The populations of many OECD countries have expressed a clear preference for such tax abuses to be ended. In the UK, as in the US, Germany, France and other countries, some 90% of people polled last year said that their governments should stop companies that receive public support in the pandemic using tax havens.

But if OECD countries have failed their own citizens by leaving these tax abuses unhindered, it is lower-income countries – largely excluded from voice or influence in the setting of OECD rules – that lose the most as a share of their actual tax revenues.

This group includes the countries with the smallest budgets for national health and other public services, and so the losses due to tax abuse transform much more starkly into human costs.

This is the central conflict behind international corporate tax rules.
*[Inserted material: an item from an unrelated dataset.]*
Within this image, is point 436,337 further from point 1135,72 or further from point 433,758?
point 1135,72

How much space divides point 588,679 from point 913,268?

Should the rules be set by negotiations between all countries, as happens for example with international trade or climate change?

Or should tax remain an anomaly, with the rich countries of the OECD wielding disproportionate power?

The UN FACTI panel provides a decisive answer. The final report calls for the negotiation of a UN tax convention. This would set new standards for transparency and cooperation, ensuring countries at all income levels are fully included, and create a truly global, intergovernmental tax body to take over rule-setting from the OECD.

Since the end of the Trump administration, it is the UK that has led opposition to these proposals, with the support of Switzerland.

The aim, presumably, is to maintain the disproportionate power of OECD countries to set tax rules that don’t work even for them, and are even more harmful for lower-income countries. To many of which the UK is now cutting aid, because of concerns over its own revenues.

Documents seen by OpenDemocracy suggest, with inglorious irony, that the axe will fall hardest on aid that supported the country’s “anti-corruption” efforts.

And so this is the “global Britain” on show to the world at the United Nations: heading up the world’s biggest tax haven network, and using its diplomatic power to lead the fight against effective reform.

Nationally, it is surely time for the UK to have a public debate on the role the country wishes to play. But internationally, the UK is now out of the European Union’s somewhat restraining influence.

Is it time for concerted action against the biggest global pusher of illicit financial flows?